▶ **Exercise**: Count the lines in the material below that contain the string "nearer". Reply with the number only.

== Dataset

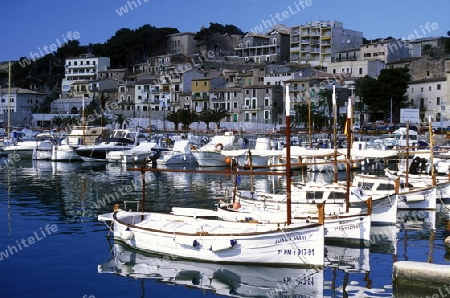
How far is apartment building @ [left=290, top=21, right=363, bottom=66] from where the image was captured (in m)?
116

====
== Dataset

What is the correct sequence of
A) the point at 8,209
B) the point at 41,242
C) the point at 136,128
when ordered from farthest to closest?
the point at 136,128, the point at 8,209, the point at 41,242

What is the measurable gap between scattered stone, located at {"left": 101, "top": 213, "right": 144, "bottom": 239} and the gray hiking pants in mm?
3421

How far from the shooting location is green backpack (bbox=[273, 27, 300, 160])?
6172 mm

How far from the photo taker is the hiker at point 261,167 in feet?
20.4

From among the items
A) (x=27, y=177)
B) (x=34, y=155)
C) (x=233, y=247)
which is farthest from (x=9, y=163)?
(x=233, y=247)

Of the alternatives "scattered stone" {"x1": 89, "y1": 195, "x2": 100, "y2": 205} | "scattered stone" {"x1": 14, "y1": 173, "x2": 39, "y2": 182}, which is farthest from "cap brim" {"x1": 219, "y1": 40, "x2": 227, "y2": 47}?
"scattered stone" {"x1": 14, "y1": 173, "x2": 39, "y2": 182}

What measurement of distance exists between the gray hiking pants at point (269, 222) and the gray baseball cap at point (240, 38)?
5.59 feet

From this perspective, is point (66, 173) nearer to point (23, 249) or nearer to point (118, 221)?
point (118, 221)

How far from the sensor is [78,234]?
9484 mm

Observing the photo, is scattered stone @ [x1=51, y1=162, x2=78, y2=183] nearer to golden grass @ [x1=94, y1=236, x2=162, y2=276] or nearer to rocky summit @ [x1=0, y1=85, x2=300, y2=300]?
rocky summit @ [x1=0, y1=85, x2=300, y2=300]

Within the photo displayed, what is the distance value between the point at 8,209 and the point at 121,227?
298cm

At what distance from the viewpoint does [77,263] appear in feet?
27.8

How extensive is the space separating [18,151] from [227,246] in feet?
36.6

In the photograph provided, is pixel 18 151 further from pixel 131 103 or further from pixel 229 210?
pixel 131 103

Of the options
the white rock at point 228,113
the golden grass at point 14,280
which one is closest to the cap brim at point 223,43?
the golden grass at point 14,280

====

▶ **Right answer**: 2